### Actions to take
1. Could you retype the forum thread about the fatal tree fall, from "Very sorry to hear this" up to and including "family and yourself.", word for word?
2. How would the forum thread about the friend who fell while trimming a tree go on after its last post?

# Buried a friend fell out of a tree



## lowandslow (Sep 13, 2021)

A friend of the family fell out of a tree while trimming it. No helmet or ropes or groundy. He lingered for two weeks and passed. Be careful folks


----------



## buzz sawyer (Sep 13, 2021)

Sorry for your loss. People think it will never happen to them. 
I sold a saw to a friend who liked it so much he told me he cut until he could barely pick up the saw. I scolded the hell out of him.


----------



## trains (Sep 15, 2021)

Very sorry to hear of your friends passing, sincere condolences to both you and his family.

Very sad news indeed.


----------



## Bango Skank (Sep 15, 2021)

I’m so sorry for your loss.
Deepest condolences to his family and friends.


----------



## Cycledude (Sep 19, 2021)

Very sorry to hear this , condolences to friends and family


----------



## square1 (Sep 19, 2021)

How tragic. Please accept my condolences on behalf of the family and yourself.


----------



## Wow (Oct 1, 2021)

So sad. I'm 74. Stopped climbing around 68 -69. I'm amazed that I'm still here. Now days when I climb on my house roof I wear a helmet. I ran a small Echo cs352 a short time today until my back got to kicking my butt. My daughter was 42 this September. She likes Motorbikes and makes long trips with her boyfriend on a Harley. I rode when I was younger and have a crippled left (seems it's always the left one) leg from it. Not to mention my bad back since before I was 30.. That's about as dangerous as climbing but life isn't how long we live it's enjoying what we have while we have it. I almost died climbing a Mountain when I was 18. Life is fragile. I've got a lot of friends already gone. As I age it's evident how lucky I've been.. Sorry about your loss and sorry for his family too. I sure hope he doesn't have children without a father. Wives and friends may get ok in time but those little babies hurt for a long time. I almost died when my 31 year old daughter was about two. I would have given up but I fought to live because no way did I want that baby to grow up without a daddy. So sorry. Be blessed.

### Information supplied

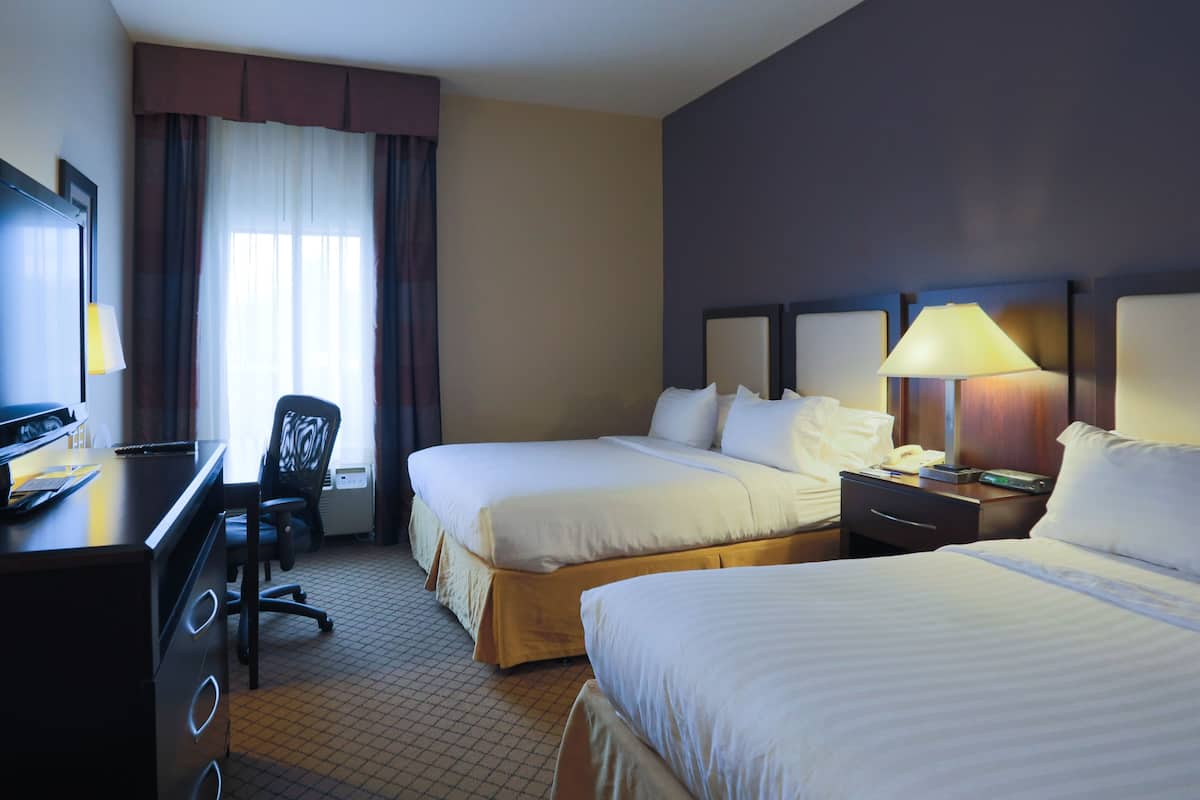 Standard Room | 1 bedroom, premium bedding, in-room safe, desk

### Expected results
1.
Very sorry to hear this , condolences to friends and family


----------



## square1 (Sep 19, 2021)

How tragic. Please accept my condolences on behalf of the family and yourself.

2.
----------



## Shaun Bowler (Oct 1, 2021)

I have been a Climber since 1978. I am 62. We are all very special people. I have only seen two Bad Accidents. However, I know three climbers who died by their own hand. Maybe that could be a topic in the Future on this thread.
Mental Health.
I do not believe you can call yourself a Climber if you have not come close to a few Catastrophic Personal experiences. We all work with Nature and as much as you can plan the outcome for your next cut, nature is dynamic. We live and we learn. 
Being lucky is important too.


----------



## CatMan Fetters (Oct 1, 2021)

Did my last climbing job when I was 64, still cut trees but from the ground.


----------



## SS396driver (Oct 1, 2021)

Sorry to hear of your friends passing .

I dont climb period if I cant use a pole saw for small stuff I hire someone .


----------



## North by Northwest (Oct 5, 2021)

So sorry to hear of your friends death . Life indeed is fragile , it can be altered so easily . My sincere condolences !


----------



## Shaun Bowler (Oct 5, 2021)

Broken said:


> So sorry to hear of your friends death . Life indeed is fragile , it can be altered so easily . My sincere condolences !


I hate to say this it sounds like a "backhanded" compliment.


----------



## North by Northwest (Oct 5, 2021)

Shaun Bowler said:


> I hate to say this it sounds like a "backhanded" compliment.


Try reading it again with your glass's on idiot !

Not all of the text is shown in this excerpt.